>> Start
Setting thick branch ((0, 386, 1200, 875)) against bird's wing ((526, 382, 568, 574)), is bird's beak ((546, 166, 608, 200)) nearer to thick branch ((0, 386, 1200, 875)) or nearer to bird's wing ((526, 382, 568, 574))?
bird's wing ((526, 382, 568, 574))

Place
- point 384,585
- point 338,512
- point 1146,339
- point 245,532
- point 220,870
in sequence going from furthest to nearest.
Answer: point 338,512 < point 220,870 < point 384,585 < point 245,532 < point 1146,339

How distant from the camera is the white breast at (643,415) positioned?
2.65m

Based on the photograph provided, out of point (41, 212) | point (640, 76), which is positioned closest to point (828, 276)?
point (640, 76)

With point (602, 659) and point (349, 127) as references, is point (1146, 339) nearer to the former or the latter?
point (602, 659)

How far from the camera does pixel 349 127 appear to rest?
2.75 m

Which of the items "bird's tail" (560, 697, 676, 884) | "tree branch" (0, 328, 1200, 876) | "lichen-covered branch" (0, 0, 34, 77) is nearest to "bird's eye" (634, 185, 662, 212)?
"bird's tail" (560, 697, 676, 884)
>> End
_STATED PROBLEM_: Print the rows starting at the line that contains "With point (602, 659)" and ending at the last line of the rows, copying each line exactly as it appears.

_EXERCISE SOLUTION_:
With point (602, 659) and point (349, 127) as references, is point (1146, 339) nearer to the former or the latter?
point (602, 659)

How far from the camera does pixel 349 127 appear to rest?
2.75 m

Which of the items "bird's tail" (560, 697, 676, 884) | "tree branch" (0, 328, 1200, 876) | "lichen-covered branch" (0, 0, 34, 77) is nearest to "bird's eye" (634, 185, 662, 212)?
"bird's tail" (560, 697, 676, 884)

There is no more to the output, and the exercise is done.